An analytical relation between Weibull's and Basquin's laws for smooth and notched specimens and application to constant amplitude fatigue

TL;DR

This paper develops an analytical method to relate Weibull's and Basquin's fatigue laws, calibrates parameters for smooth and notched specimens, and validates the approach with experimental data on aluminum and steel alloys.

Contribution

It introduces an analytical calibration procedure linking Weibull's and Basquin's laws, accounting for scatter increase at lower stress amplitudes, and extends the method to notched specimens.

Findings

Calibration parameters depend on material but not on stress concentration.

The slope factor varies with material and affects life prediction scatter.

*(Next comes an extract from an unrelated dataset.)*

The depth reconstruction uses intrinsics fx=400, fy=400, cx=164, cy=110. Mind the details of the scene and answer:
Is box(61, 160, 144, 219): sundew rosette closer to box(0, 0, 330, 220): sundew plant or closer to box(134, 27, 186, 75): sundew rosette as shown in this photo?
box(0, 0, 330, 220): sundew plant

Validated with experimental data on aluminum and steel alloys.

Abstract

Starting from the classical definition of stress-life Wohler curve in the form of Basquin's law, an analytical procedure for the calibration of the four parameters Wohler curve (Weibull's law) for a plain specimen is proposed. The obtained parameters are then adjusted by means of an additional slope factor preserving the inflection point of the curve while changing its slope in order to model the experimental observations in which an increase of the scatter in life prediction is observed when reducing the stress amplitude. The same approach has then been adopted to calibrate the Weibull's law parameters for a notched specimen, and the fitting slope factor has been found to be a value that changes with the material but remains constant with the stress concentration factor. The findings have been validated with existing experimental data on 2024-T3 aluminum alloy and normalized SAE 4130 steel.